Efendiler; işte bunun için bizim yapmaya çalıştığımız inkılapların gayesi, Türkiye Cumhuriyeti halkını çağdaş ve medeni bir toplum haline kavuşturmaktır. Türbelerden, ölülerden yardım istemek medeni bir toplum için lekedir, ayıptır. Bugün ilmin ve fennin, medeniyetin yaydığı ışık karşısında; falan ve filan şeyhin yol göstericiliğiyle maddi ve manevi saadet arayacak kadar ilkel insanların Türkiye medeni camiasında varlığını asla kabul etmiyorum, diyen büyük önder Mustafa Kemal Atatürk; büyük bir cesaretle Türkiye Cumhuriyeti Devleti’ni dünyanın en güçlü ve en medeni devletleri arasına sokacak adımları attı: Çürümüş saltanatı, artık işe yaramayan hilafeti, Akıl ve bilim dışı nitelik kazanmış medreseleri, Çağın ihtiyaçlarına cevap vermeyen eski kanunları, Eski ölçüleri, tartıları, eski alfabeleri, eski kıyafetleri kaldırdı. Toplumu uyuşturmaktan başka bir işe yaramayan tekke, zaviye ve türbeleri kapattı.“Milletimizin siyasi ve sosyal hayatında, fikri terbiyesinde rehberimiz bilim ve fen olacaktır.” diyerek her türlü yabancı unsurlardan arındırılmış ulusal kalkınmayı başlattı. Erkek ve kız sanat okulları açılarak teknik ve mesleki eğitim yaygınlaştırıldı. Yurt dışında yaşayan ve başarılı olan bilim insanları Türkiye’ye davet edilerek İstanbul Üniversitesi’nde istihdam edildi. Yetişen genç beyinler yurt dışına gönderilerek oradaki yenilikler ve bilimsel gelişmeler takip edildi.

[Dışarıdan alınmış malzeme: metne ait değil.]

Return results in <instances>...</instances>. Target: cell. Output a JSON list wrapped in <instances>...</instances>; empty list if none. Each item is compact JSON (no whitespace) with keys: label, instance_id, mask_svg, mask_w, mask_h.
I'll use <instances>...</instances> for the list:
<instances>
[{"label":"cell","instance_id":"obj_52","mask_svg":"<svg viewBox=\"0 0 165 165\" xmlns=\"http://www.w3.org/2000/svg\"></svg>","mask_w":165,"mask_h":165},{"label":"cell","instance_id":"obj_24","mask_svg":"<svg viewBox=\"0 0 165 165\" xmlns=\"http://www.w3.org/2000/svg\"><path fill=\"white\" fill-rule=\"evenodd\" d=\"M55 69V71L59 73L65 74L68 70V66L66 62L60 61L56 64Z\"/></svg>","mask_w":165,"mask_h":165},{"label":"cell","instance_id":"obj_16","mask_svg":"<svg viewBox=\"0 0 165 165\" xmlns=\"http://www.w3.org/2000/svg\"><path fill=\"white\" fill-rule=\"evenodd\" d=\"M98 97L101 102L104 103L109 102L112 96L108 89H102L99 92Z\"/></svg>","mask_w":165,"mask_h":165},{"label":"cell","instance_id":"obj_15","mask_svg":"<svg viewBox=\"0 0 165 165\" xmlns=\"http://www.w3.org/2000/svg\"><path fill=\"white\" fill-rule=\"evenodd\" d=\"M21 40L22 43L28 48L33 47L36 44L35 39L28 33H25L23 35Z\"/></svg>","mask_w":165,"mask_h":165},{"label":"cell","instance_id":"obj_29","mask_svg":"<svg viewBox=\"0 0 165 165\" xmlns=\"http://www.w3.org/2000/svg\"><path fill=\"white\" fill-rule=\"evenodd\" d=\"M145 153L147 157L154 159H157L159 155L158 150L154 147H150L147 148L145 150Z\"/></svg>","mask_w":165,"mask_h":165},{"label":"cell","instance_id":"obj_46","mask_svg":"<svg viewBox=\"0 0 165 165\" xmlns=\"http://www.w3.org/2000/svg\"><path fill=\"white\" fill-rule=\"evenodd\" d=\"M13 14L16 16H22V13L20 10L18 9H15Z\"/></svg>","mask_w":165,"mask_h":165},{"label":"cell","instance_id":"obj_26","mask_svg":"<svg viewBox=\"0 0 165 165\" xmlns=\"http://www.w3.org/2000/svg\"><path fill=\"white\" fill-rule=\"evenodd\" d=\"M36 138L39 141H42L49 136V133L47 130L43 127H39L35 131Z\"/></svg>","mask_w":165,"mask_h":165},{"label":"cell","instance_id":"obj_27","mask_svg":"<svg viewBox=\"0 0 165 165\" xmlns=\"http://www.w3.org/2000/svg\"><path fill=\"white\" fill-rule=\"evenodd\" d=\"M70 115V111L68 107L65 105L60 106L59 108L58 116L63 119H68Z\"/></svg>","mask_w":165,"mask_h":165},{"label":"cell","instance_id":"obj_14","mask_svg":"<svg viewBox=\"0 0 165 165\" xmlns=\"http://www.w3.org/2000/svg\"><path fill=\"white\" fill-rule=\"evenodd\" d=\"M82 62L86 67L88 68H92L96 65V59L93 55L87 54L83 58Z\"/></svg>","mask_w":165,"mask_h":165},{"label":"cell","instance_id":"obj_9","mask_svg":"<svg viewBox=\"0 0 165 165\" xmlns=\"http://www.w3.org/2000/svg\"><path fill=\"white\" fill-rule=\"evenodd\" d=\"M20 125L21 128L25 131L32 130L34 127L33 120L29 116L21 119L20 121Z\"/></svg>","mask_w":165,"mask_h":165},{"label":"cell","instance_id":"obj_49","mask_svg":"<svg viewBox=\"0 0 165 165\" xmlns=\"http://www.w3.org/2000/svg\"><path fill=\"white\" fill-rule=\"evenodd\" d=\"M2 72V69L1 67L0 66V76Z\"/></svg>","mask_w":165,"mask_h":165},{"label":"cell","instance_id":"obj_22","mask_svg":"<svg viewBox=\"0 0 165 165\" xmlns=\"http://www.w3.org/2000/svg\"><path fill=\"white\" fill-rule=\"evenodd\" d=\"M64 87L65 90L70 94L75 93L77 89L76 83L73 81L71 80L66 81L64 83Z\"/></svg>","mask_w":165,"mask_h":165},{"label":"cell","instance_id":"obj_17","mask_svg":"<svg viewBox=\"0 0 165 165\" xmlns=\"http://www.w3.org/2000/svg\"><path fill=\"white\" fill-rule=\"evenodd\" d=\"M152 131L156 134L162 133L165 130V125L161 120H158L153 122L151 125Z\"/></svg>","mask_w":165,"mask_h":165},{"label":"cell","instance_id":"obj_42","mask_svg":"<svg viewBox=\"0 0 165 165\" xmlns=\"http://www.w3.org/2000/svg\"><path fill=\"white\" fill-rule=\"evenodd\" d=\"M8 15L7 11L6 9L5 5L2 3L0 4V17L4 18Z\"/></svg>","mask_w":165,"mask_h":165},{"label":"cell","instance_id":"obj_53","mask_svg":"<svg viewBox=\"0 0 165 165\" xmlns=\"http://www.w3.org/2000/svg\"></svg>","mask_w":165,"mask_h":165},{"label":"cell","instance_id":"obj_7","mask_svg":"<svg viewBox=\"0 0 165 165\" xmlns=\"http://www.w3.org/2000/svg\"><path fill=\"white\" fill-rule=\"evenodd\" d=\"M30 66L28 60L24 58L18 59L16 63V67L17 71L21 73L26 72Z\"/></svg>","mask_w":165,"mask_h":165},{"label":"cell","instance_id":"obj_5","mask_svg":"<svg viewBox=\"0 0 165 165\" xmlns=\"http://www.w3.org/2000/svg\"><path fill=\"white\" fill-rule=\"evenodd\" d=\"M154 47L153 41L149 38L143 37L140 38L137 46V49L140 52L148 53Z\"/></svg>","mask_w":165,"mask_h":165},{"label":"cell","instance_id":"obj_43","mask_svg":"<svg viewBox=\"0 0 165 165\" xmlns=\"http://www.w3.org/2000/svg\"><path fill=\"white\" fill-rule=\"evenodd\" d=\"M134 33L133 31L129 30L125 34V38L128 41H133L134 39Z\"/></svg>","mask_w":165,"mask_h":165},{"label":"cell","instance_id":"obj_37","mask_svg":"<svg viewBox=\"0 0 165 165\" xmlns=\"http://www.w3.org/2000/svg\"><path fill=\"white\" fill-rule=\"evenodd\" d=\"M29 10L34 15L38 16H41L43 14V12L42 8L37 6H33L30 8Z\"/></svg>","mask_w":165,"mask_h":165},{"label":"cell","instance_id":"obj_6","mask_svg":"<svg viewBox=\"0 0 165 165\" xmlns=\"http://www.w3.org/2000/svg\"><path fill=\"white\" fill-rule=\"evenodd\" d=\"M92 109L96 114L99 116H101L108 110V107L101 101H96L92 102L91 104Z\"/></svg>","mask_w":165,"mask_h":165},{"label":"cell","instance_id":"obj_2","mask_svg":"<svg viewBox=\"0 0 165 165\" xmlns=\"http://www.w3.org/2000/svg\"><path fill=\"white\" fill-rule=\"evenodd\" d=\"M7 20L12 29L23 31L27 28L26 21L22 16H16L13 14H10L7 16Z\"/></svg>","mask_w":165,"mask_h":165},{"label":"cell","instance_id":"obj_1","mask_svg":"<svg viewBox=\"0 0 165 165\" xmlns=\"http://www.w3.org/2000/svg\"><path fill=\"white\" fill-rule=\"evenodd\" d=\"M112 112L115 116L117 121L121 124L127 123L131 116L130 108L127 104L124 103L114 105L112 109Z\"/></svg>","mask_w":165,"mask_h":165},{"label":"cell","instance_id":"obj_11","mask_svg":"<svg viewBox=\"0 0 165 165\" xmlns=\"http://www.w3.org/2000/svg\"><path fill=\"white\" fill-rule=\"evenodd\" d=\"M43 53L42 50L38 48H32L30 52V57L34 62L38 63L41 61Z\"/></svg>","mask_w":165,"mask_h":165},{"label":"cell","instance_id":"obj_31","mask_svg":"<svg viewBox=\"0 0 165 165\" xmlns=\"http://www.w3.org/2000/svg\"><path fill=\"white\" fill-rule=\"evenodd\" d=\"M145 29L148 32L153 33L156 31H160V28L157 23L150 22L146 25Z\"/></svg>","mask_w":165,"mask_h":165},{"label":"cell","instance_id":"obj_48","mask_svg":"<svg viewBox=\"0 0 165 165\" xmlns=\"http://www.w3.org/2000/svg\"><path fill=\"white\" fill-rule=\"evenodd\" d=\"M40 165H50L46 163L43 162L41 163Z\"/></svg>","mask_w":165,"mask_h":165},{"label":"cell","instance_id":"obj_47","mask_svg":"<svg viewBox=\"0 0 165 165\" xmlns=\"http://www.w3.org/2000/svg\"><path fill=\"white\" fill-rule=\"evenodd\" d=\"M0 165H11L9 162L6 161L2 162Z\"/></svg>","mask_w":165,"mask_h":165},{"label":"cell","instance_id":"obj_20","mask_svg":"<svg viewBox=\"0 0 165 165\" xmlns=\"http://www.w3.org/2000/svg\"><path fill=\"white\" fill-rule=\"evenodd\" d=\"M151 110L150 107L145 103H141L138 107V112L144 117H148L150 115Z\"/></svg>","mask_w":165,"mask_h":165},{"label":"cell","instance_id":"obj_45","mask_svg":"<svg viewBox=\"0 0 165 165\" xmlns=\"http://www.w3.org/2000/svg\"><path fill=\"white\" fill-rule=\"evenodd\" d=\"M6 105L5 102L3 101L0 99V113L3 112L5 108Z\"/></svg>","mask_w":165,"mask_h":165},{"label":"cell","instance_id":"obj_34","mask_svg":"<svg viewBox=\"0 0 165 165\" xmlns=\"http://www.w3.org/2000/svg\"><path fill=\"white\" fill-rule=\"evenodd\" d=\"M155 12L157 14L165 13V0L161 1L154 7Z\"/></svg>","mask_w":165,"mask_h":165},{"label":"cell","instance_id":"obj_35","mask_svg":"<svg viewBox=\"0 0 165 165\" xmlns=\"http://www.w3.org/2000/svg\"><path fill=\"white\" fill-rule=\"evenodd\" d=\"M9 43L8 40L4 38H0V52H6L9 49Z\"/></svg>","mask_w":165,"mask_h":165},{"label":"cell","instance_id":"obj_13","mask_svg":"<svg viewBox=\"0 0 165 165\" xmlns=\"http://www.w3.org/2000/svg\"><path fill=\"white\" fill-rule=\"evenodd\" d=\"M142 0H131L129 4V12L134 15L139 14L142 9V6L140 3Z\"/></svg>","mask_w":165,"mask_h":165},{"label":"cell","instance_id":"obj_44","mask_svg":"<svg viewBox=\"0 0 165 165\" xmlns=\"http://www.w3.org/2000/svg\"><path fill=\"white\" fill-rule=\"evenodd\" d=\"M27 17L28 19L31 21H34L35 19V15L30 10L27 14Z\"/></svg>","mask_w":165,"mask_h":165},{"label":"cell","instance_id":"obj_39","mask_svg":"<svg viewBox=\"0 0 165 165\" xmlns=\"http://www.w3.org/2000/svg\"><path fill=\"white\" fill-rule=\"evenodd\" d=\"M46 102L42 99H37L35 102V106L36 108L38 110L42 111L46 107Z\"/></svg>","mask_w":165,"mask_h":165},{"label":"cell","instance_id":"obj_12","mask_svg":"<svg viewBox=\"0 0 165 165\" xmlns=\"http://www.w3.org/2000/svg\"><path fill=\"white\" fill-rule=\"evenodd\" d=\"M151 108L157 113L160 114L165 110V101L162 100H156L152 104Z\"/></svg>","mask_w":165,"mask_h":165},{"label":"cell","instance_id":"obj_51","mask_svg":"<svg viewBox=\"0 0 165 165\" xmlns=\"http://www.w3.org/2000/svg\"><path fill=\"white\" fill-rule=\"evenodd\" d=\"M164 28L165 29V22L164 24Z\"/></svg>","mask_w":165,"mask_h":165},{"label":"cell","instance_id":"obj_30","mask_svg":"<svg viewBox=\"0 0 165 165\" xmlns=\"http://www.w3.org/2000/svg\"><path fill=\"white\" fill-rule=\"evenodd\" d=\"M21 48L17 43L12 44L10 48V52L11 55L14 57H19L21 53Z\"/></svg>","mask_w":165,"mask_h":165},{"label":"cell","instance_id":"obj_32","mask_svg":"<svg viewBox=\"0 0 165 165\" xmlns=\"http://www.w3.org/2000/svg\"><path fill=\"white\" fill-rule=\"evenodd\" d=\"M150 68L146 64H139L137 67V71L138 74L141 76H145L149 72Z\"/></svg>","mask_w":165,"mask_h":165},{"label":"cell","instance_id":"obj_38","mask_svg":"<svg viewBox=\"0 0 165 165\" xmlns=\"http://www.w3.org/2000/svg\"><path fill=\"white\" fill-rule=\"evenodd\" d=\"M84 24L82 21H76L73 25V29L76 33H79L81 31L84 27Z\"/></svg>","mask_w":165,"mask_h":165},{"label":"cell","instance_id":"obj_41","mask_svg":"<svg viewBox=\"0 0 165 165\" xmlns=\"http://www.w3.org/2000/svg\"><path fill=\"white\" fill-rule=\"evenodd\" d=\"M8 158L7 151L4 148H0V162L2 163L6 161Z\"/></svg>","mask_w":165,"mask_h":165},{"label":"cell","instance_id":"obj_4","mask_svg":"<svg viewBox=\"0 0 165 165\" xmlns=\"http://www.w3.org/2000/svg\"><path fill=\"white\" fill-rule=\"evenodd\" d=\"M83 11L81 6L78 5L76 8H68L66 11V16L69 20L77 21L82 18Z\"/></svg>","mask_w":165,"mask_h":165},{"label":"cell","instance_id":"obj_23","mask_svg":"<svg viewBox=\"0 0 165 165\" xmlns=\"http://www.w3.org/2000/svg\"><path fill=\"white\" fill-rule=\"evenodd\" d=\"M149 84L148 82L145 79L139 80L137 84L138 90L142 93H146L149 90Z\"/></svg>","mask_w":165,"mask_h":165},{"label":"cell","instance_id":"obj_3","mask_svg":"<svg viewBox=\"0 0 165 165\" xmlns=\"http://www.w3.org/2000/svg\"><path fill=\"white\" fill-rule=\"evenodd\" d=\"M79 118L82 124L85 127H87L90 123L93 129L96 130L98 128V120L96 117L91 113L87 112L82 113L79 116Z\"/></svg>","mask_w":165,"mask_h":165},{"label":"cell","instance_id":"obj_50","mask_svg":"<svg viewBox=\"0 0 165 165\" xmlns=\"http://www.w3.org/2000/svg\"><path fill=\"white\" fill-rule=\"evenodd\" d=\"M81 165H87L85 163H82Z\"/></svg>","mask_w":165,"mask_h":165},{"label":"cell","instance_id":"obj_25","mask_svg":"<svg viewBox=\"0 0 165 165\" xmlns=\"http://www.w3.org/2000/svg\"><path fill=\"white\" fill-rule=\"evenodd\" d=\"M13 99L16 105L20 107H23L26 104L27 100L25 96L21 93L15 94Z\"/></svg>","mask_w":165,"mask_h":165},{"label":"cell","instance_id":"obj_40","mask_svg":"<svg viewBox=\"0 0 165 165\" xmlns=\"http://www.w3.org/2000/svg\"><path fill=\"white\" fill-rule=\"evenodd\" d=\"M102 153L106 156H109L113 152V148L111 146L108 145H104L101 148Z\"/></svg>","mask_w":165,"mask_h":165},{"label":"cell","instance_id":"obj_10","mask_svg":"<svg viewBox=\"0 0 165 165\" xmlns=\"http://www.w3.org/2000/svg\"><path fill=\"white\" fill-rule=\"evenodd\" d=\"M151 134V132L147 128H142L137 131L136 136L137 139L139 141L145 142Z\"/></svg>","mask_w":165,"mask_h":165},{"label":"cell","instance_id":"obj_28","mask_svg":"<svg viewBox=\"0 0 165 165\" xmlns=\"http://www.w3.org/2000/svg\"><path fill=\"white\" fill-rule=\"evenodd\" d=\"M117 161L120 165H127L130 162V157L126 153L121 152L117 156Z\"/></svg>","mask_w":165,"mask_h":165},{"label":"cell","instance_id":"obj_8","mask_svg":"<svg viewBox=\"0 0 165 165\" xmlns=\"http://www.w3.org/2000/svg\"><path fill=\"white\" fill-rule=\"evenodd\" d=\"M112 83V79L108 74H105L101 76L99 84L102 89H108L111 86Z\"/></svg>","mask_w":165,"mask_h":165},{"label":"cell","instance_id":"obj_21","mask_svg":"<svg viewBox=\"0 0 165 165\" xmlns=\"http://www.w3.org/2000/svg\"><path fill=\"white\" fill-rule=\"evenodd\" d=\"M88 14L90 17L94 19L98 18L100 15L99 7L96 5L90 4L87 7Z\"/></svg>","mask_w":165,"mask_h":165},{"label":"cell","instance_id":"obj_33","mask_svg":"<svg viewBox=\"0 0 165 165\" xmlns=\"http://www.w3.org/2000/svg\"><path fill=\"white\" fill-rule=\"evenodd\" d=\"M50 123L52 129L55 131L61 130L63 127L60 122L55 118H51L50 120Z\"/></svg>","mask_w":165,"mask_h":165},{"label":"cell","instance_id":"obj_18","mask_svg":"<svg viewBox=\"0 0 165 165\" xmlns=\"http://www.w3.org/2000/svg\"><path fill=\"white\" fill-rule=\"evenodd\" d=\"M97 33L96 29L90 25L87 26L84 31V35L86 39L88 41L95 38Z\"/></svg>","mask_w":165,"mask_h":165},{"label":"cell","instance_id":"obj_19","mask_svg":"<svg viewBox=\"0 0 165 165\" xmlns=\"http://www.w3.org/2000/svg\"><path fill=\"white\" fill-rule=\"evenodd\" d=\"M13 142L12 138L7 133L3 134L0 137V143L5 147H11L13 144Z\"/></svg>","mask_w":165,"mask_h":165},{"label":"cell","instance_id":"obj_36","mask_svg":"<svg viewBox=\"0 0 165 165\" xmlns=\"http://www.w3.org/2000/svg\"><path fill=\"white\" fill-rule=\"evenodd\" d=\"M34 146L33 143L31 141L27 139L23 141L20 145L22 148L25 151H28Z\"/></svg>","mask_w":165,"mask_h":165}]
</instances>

Daha sonra bu gençlerle birlikte üniversite reformu başlatıldı. 1933 yılında özellikle tarım alanında bilimsel çalışmalar yapabilmek için Ankara Yüksek Ziraat Enstitüsü açıldı.1935 yılında yeraltı maden ve kaynaklarının araştırılması için Maden Teknik Enstitüsü, sanayinin ihtiyacı olan madenleri ve her türlü ham maddeyi temin edebilmek için Etibank kuruldu.
Türkiye Cumhuriyeti Devleti kısa zamanda tüm dünyanın hayranlıkla baktığı, kalkınmasını çoğu ülkenin örnek aldığı en medeni ülke haline geldi. Bugün, Atatürk’ün bu Cumhuriyetine sahip çıkmayan, laikliği din karşıtı bir yapılanma zanneden bir zihniyet oluştu. Memlekette milyonlarca kaçak mülteci var. Yasal olanların sayısını kimse bilmiyor. Sayıları her gün önlenemez şekilde artan, yakın bir gelecekte ulusal güvenliğimizi tehdit edecek olan bu mülteci yapılanmasını dile getirenler içeri alınıyor. Serbest kalanlar da bir daha mülteci sorununu ağzına almıyor.
“Beş yıl, on yıl sonra memlekette Türk milleti olarak azınlık durumuna düşeceğiz.” diyen büyük bir akademisyen varken, biz yıllardır şu kabir azabından kurtulamadık.
Belli ki, herkes bizden ümidi kesmiş. Kabirde bari rahat etmemiz için yarış içindeler. Ne diyeyim ben size başka…
İnnâ a‘taynâ ke’l-kevser.Fe-salli li-rabbike venhar.